Remember, keep sending me your suggestions. It’s a lot, but I’m going to tackle them all. In time…

Esther

The Who, What, When, Where, Why, and How's of Food.

Hi Everyone,

I need a little research help. I’m starting a food blog. I know, not another one, but hear me out. The point of the blog is not to review restaurants or make anyone despise me due to a superiority complex, but to do an anthropological survey of food. Not an all-encompassing history, but to once or twice a week pick out a dish (macaroni and cheese), ingredient (cinnamon or hot sauce), or holiday (Thanksgiving) and do some research. I want to find out where those foods originated, their history, their use, urban myths, use in the media, religious significance, and WHY people eat/use them. The who, what, when, where, why, and how’s of food.

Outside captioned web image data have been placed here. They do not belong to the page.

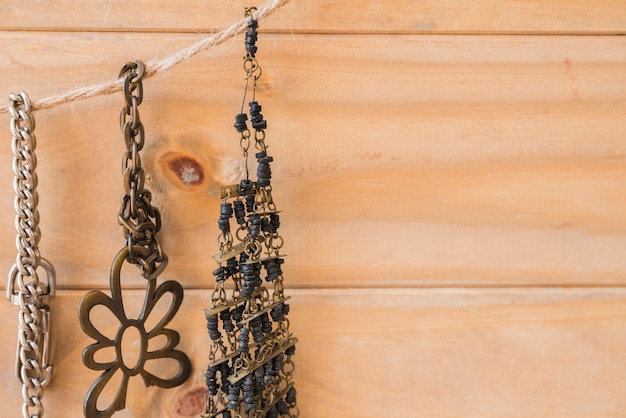 Antique metallic and beads bracelet hanging on jute string against wooden wall
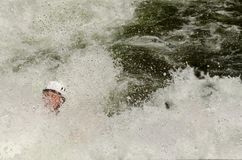 Whitewater kayak paddler. Covered with water spray in a turbulent river Royalty Free Stock Image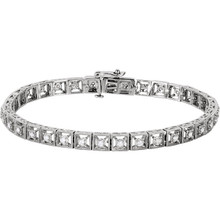 This stunning bracelet for her features an unbroken line of round diamonds. Fashioned in 14K white gold, the 7-inch bracelet has a total diamond weight of 1/2 carats and fastens securely with a tongue clasp.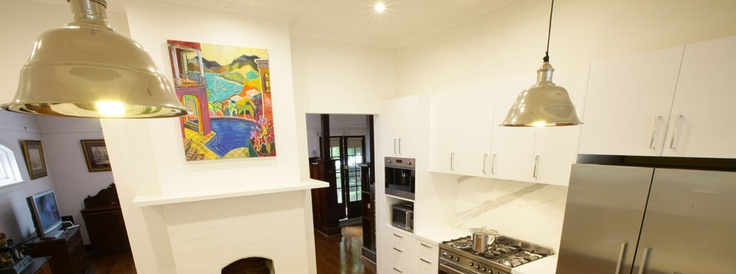 Industrial light fixtures and marble splash back in a kitchen renovation, Balwyn, Melbourne.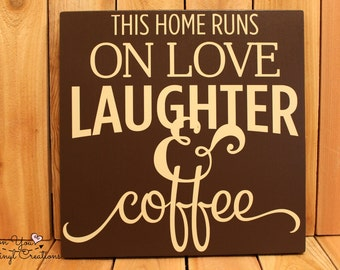 This home runs on love laughter and coffee hanging wood sign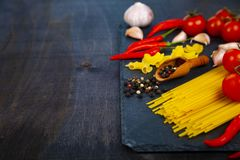 Different pasta on a dark  background. Stock Photography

It’s going to be a huge project and incredibly research heavy. I’m still working out the details right now and I have a few ideas for posts, but I wanted to reach out to see if there was anything you wanted to know about. Maybe there’s something in your culture you eat and you’d like to know why. A great place to start would be what do you eat on certain holidays in your particular religion. A holiday example for you: why do we eat turkey on Thanksgiving? How did turkey get to the United States? What’s it’s origin? Does it really make you fall asleep? (Side note, it doesn’t. The amount of turkey you’d have to eat to get enough tryptophan to get tired is ridonkulous. It’s the sheer gluttony of the occasion. Wasn’t that interesting?) Or even just regular old suggestions or questions.

Like “What the hell is SPAM anyway?”

SPAM - Hawaiian Collectors Edition

SPAM - Hawaiian Collectors Edition. Who knew?

Or “Wouldn’t it be awesome to find out why milk takes away the sting of spicy food?”

Use the milk. Duh.

Or “Whose great idea was it to make cake decorating so damn trendy?”

It's getting old, guys.

So that’s what I’m asking for. It’s a daunting task and something I’m excited about. My hope is to continue to develop this project and have it last for several years. So if you’re interested in giving me ideas or anything, leave a comment. It’s one big search for knowledge. Let’s share it!

Thanks for reading this (if you did) and thanks even more for any feedback. I do have a Facebook event set up and will eventually have a group or page or something. Twitter too. I’m also looking through flickr for food pictures to use (with permission of course) so if you know anyone into food photography that has some neato pics, hit me up. Isn’t social networking awesome?.

This is just a preliminary post and it’ll take a little while to get going, but once it’s going, well, then it’ll be active. Whatever.